Making matters worse for retail, a chronic oversupply of retail office space has continued to grow as e-commerce has reduced the amount of retail real estate needed.
“Even if we are too bullish on future office occupancy trends, and the growth in working from home accelerates a decline in net absorption of office space faster than we anticipate, with a city center strategy we remain comfortable, as the residual land value of office buildings gives us a strong degree of comfort as we enter an uncertain environment,” UBS writes. “Unless demand for the office dies completely, we don’t envisage the same fate for the sector that the retail sector is undergoing.”
Winners and losers
Ultimately, the analysts say, longer-term economic impacts of covid-19 will divide office real estate into winners and losers. The winners will be those in city centers, with close proximity to transport hubs (or in semi-central locations, in established office districts, with solid amenities and transportation connections), as well as those benefiting from major infrastructure developments (in Europe).
Office buildings designed around interactive spaces, enhanced HVAC systems, staff wellness facilities, and sustainable buildings with top-notch environment credentials will also command a premium. Flexibility to take additional short-term space as needed will be desirable, as will well-connected offices within “major mixed-use schemes with varied amenity provisions” (such as, they offer, London’s Canary Wharf).
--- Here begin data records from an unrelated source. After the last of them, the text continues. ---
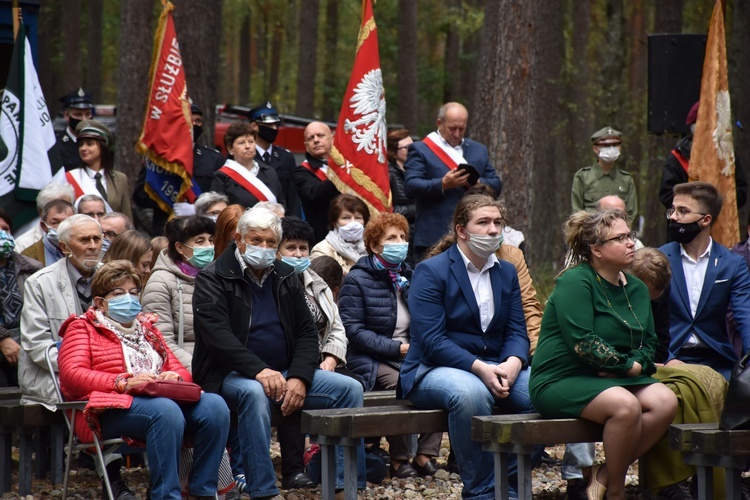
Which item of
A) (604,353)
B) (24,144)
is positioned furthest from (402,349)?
(24,144)

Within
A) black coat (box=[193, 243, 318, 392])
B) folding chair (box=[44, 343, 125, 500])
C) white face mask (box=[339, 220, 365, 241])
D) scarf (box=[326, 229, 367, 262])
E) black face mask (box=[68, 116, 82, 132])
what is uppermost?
black face mask (box=[68, 116, 82, 132])

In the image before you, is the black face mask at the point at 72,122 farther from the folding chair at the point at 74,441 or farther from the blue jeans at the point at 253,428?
the blue jeans at the point at 253,428

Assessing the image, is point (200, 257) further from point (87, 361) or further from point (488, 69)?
point (488, 69)

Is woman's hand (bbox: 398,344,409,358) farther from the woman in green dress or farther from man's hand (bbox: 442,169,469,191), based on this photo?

As for the losers? You can probably imagine. These include purely functional office spaces that provide little besides workstations, located in poorly connected business parks with few local amenities, or in secondary markets where the jobs are mainly back-office oriented. Offices located in predominantly residential areas, and those with poor energy efficiency and environmental scores will lag, as will buildings with less leasable floor space and limited ability to reconfigure existing space.